■ **Work to be completed**:
Whatever appears in the listing, return all of it exactly.

■ **Supplied entries**:
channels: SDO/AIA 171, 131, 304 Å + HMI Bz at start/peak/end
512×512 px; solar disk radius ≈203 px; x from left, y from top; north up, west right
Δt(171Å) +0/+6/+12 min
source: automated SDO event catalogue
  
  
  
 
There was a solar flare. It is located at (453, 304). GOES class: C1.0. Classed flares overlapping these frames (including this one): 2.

■ **Solution to this exercise**:
channels: SDO/AIA 171, 131, 304 Å + HMI Bz at start/peak/end
512×512 px; solar disk radius ≈203 px; x from left, y from top; north up, west right
Δt(171Å) +0/+6/+12 min
source: automated SDO event catalogue
  
  
  
 
There was a solar flare. It is located at (453, 304). GOES class: C1.0. Classed flares overlapping these frames (including this one): 2.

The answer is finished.